> **Direction**: Copy out the records word for word, starting with the line that contains "Is point (16, 154)" and ending with the line that contains "2009 centimetres", both of those lines included.

> **The input**:
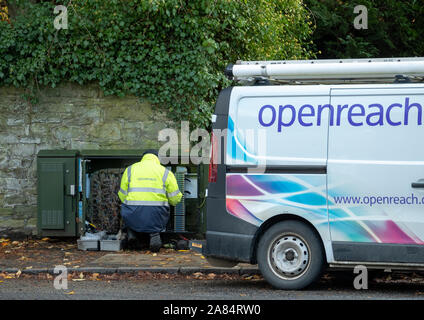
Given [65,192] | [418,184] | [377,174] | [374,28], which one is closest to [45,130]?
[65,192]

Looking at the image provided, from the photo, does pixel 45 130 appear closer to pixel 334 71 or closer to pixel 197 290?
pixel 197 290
--
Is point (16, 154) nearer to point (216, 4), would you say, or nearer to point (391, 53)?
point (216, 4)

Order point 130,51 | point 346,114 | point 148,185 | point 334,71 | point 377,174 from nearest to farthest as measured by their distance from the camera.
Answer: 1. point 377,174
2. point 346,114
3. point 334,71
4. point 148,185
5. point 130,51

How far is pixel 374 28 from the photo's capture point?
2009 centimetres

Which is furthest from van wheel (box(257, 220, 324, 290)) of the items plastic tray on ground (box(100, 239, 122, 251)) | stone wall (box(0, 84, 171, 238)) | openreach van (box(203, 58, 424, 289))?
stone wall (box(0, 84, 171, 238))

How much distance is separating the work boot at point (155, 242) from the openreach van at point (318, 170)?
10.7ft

> **Exercise solution**:
Is point (16, 154) nearer to point (216, 4), would you say, or nearer to point (391, 53)?
point (216, 4)

Order point 130,51 | point 346,114 | point 148,185 | point 334,71 | point 377,174 from nearest to farthest as measured by their distance from the camera.
Answer: 1. point 377,174
2. point 346,114
3. point 334,71
4. point 148,185
5. point 130,51

How far is pixel 374 28 from the photo's capture point?
2009 centimetres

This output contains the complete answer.